SUPPLIED DATA below:

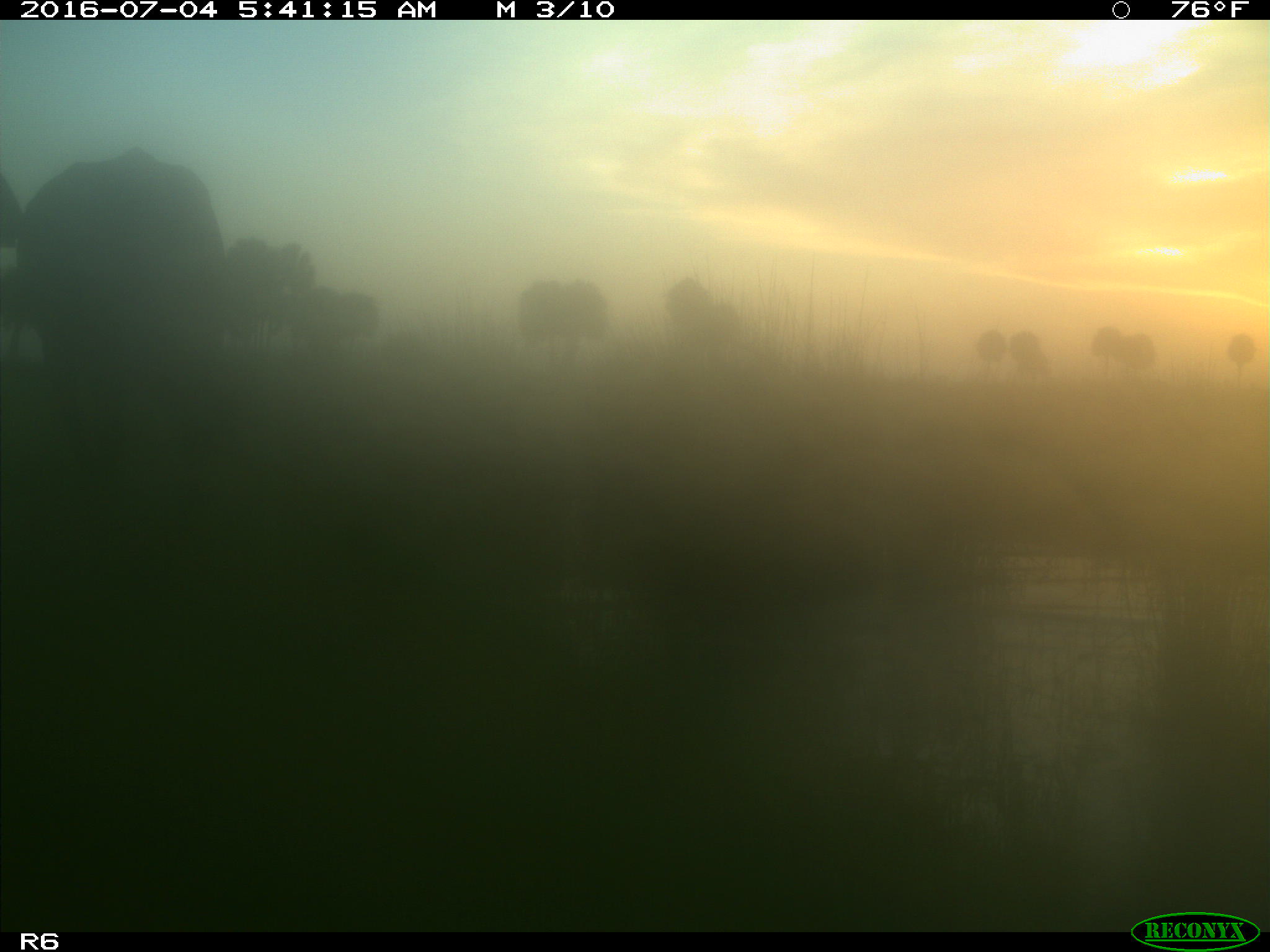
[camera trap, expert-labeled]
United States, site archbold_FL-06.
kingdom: Animalia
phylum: Chordata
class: Mammalia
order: Artiodactyla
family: Bovidae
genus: Bos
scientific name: Bos taurus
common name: domestic cow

End of SUPPLIED DATA.

## WHAT YOU SHOULD DO
Your answer must be the line containing "class: Mammalia" and every line after it through the end of the records above, reproduced exactly and alone.

## ANSWER BOX
class: Mammalia
order: Artiodactyla
family: Bovidae
genus: Bos
scientific name: Bos taurus
common name: domestic cow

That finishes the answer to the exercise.